For our thought, our life, our being, are lifted up in simplicity, and
united with the Truth, that is God. Therefore in this simple gazing we
are one life and one spirit with God—and this I call the _seeing
life_.”[71]

Such a passage as this lies beyond our poor attempts at analysis. Those
only will understand it who yield themselves to it; entering into its
current, as we enter into the music that we love. It tells us all it can
of this life which is ‘more than being,’ as _felt_ in the supreme
experience of love. Life and Death, Dark and Light, Idleness,
Bareness—these are but images of the feeling-states that accompany it.
But here, more than elsewhere in Ruysbroeck’s writings, we must remember
the peril which goes with all subjective treatment of mystical truth.
Each state which the unitive mystic experiences is so intense, that it
monopolises for the time being his field of consciousness. Writing under
the ‘pressure of the Spirit’ he writes of it—as indeed it seems to him at
the moment—as ultimate and complete. Only by a comparison of different
and superficially inconsistent descriptions of this enhanced life—which
must harmonise and fulfil _all_ the needs of our complex personality,
providing inexhaustible objectives for love, intelligence and will—can we
form any true idea concerning it.

When we do this, we discover that the side of it which _seems_ a static
beatitude, still Fruition, perfect Rest, is always balanced by the other
side; which _seems_ a perpetual and progressive attainment, a seeking and
finding, a hungering and feeding, a giving and taking. These coexist; as
the ever-renewed ‘coming of the Bridegroom,’ the welling-up of the
Spirit, the stormy, eager, unsatisfied love of the soul do as a matter of
experience coexist within that perfect and personal union wherein Love
and Fruition, as Ruysbroeck puts it, ‘live between action and rest.’ The
alternate consciousness of the line and the Point, the moving river and
the Sea, the relative and the Absolute, persists so long as consciousness
persists at all; it is no Christianised Nirvana into which he seeks to
induct us, but that mysterious synthesis of Being and Becoming, ‘eternal
stillness and eternal work’—a movement into God which is already a
complete achievement of Him—which certain other great mystics have
discerned beyond the ‘flaming ramparts’ of the common life.

Exercise instructions –
Retype the passage on Ruysbroeck from "But here, more" up to and including "idea concerning it.". These lines have no connection to the passage on Ruysbroeck.

Lines from a spatial question set –
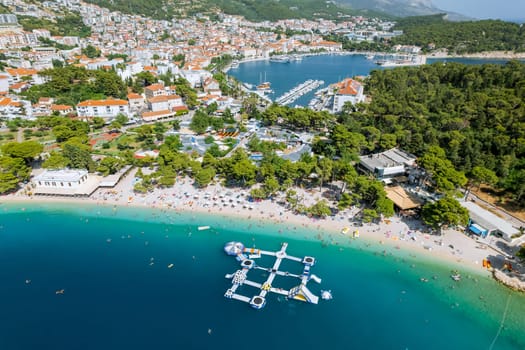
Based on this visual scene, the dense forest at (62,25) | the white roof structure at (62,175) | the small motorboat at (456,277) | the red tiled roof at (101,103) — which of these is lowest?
the small motorboat at (456,277)

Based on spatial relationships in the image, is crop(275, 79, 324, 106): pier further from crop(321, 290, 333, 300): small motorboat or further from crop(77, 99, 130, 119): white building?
crop(321, 290, 333, 300): small motorboat

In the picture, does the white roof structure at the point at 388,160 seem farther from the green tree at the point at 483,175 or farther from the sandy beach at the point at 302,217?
the sandy beach at the point at 302,217

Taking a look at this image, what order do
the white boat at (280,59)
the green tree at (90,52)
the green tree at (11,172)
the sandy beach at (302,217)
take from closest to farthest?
the sandy beach at (302,217) → the green tree at (11,172) → the green tree at (90,52) → the white boat at (280,59)

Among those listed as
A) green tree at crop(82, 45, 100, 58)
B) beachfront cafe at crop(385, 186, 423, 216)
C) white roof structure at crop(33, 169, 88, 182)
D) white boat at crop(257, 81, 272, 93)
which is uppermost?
green tree at crop(82, 45, 100, 58)

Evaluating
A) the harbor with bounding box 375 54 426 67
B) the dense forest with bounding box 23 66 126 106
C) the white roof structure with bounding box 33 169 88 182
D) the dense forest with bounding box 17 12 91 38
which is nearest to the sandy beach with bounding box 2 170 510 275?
the white roof structure with bounding box 33 169 88 182

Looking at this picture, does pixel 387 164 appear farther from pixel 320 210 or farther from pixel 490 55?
pixel 490 55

Answer to this exercise –
But here, more than elsewhere in Ruysbroeck’s writings, we must remember
the peril which goes with all subjective treatment of mystical truth.
Each state which the unitive mystic experiences is so intense, that it
monopolises for the time being his field of consciousness. Writing under
the ‘pressure of the Spirit’ he writes of it—as indeed it seems to him at
the moment—as ultimate and complete. Only by a comparison of different
and superficially inconsistent descriptions of this enhanced life—which
must harmonise and fulfil _all_ the needs of our complex personality,
providing inexhaustible objectives for love, intelligence and will—can we
form any true idea concerning it.